OK, so how does this solve ATIS? What we usually do is split the message into two aspects, one part being the fixed elements which never change, and the other being the variables - take for example the first line of the message:

“Boston Tower Information Delta”

Of these, the word “Information” is always included in every repetition of the message. The other parts “Boston Tower” and “Delta” are the variables.

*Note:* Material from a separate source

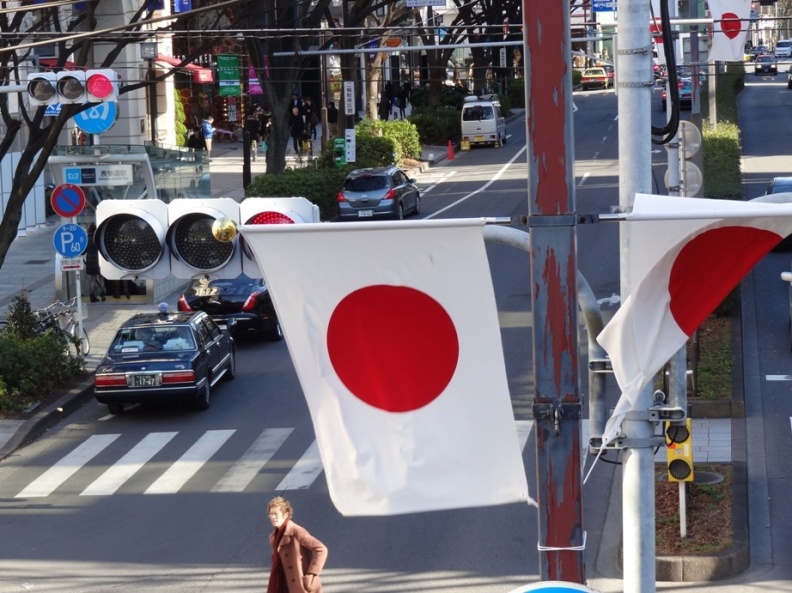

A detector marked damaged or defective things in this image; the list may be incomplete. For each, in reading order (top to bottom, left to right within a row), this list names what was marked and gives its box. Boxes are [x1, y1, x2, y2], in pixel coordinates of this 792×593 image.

rusted metal pole [524, 0, 584, 584]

Although the scheme that we come up with to drive the message is arbitrary, one approach is to assign all the fixed elements to high order numbers, and the low order numbers to the variables, so you might assign the words as follows:

Word Index
Information 200
Boston tower 20
Delta 103

Others might include:

Word Index
One 1
Two 2
Three 3
Four 4
Alpha 100
Bravo 101
Charlie 102
Delta 103 (as already assigned, repeated for clarity!)
… and so on for the entire vocabulary.

So to play the phrase:

“Boston Tower Information Delta”

… you need to send the following numbers in the message list:

[20] [200] [103] [0]

The last zero value tells the In_Message object that you are done.

So what you need to do is map out all the words or phrases that are possible elements of your messages, and assign them to indices. Then the host simply sends over the required In_Message control.

Getting the Sound Files

How to get the soundfiles is another trick. Implementations have previously used someone speaking into a microphone, and then edited the files offline to produce the required files. Another option is to use one of the online text-to-speech generators and save the soundfiles for use. The advantage of the synthesized voice is that you can always add to the vocabulary without having to find the first person that did the recordings.

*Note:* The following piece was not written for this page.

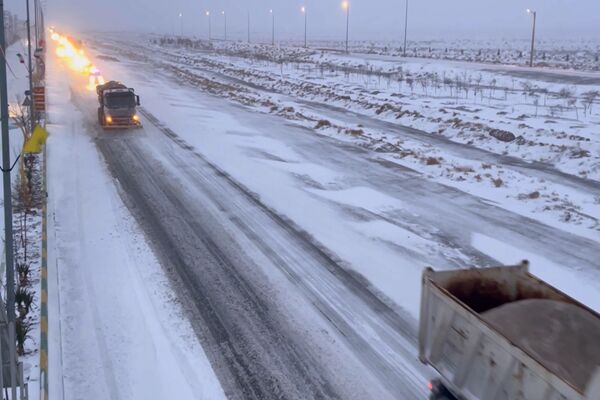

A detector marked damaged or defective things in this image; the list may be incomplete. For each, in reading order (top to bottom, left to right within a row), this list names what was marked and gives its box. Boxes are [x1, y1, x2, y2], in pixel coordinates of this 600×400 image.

rusty dump truck bed [418, 262, 600, 400]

We have used the AT&T Natural Voice. This used to have no restrictions on use, so you could use the demo online version to generate your messages, but they have now added a restriction policy statement preventing non-private use of the demo version. The license costs $295 per voice selected, so it is not a particularly costly piece of software to buy. There are probably several others of equal or better quality.

Sample Model

The sample model below is fairly self-explanitory. The key is to understand that the control “ATIS_Message” defines a series of one byte integers that are passed over as a sequence that define the message content.

In this example a value of 1 represents the phrase “This is”, a value of 2 represents the word “information” and so on. Look in the soundgroup called ‘ATIS_SoundGroup’ to see the words/phrases and their associated index numbers.

If you passed over the sequence [1][100][2][202][0] you would hear “This is Dulles information Charlie”—the [0] value terminates the message.

The enable for the message is the boolean value “ATIS_Active”.

The “ATIS_Transmit” object is the radio object that broadcasts the message.

Download sample model & sound files.

  1. Right-click to download the .ZIP file.
  2. Unpack the ZIP archive, and copy its contents to a floppy disk.
  3. Insert the disk into the DACS and copy the model to the c:\mbuilder\user\models directory.
  4. Copy the sound files (they have the .au file extension) to the c:\mbuilder\user\sounds8 directory.
  5. Launch Model Builder and load the model.